ClassicalD major138 bpm~5 mindifficulty 8/9
Haydn's Sonata in D, Hob. XVI:37 (probably composed in the early 1780s) is one of his most-played keyboard sonatas — bright, witty, and built on memorable thematic material that allows a candidate to display Classical poise without the technical demands of the Beethoven sonatas. The first movement is in D major with a cheerful Allegro con brio tempo; the second is a Largo and the third a Presto rondo that completes the set.
Technically the movement tests proper Classical poise. The right hand carries the principal melody, an ornamental second theme, and bright running passagework; the left hand has Alberti-bass support and clear cadential figures. The development section explores remote keys and demands confident hand-position management; the recapitulation returns the material with characteristic Haydn humour — small surprises that the performer must voice.

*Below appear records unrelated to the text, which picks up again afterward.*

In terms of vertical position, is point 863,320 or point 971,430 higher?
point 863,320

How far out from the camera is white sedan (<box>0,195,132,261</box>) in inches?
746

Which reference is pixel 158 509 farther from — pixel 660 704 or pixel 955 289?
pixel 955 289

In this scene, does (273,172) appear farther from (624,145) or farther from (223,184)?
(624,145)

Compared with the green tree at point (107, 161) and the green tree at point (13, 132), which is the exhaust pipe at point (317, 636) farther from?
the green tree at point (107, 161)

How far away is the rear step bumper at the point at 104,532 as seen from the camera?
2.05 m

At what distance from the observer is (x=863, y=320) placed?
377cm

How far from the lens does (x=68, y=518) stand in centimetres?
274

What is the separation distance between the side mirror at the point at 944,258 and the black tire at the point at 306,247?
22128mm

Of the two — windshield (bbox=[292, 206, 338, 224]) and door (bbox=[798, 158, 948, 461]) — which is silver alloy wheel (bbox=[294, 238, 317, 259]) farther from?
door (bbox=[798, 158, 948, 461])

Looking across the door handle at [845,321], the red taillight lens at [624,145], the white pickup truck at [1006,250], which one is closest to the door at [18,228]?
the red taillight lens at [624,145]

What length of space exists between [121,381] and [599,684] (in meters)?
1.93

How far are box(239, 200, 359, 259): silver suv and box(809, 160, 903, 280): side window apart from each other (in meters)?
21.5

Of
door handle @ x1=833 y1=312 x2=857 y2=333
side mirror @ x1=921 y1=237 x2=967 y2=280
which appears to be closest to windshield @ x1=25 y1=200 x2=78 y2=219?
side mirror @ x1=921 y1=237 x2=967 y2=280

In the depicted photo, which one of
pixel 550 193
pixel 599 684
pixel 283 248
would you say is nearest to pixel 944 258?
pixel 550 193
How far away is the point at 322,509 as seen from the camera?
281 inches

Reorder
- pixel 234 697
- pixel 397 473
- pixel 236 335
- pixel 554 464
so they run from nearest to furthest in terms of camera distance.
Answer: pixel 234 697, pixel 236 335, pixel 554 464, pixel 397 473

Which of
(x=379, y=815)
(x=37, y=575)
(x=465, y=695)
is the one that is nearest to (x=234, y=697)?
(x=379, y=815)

Two pitfalls. First, the Alberti bass can become mechanical — Haydn's writing rewards a left hand that holds pulse but breathes with the melody. Second, students often miss the Haydnian wit — the small surprises in the recapitulation, the unexpected pauses, the harmonic side-steps — and play the piece as a generic Classical reading. Reading the score with attention to the jokes makes the piece come alive.
Haydn's complete keyboard sonatas are on IMSLP in clean public-domain editions. Hearing the surrounding sonatas — particularly the C-major Hob. XVI:50 — calibrates the variety of Haydnian poise across the corpus.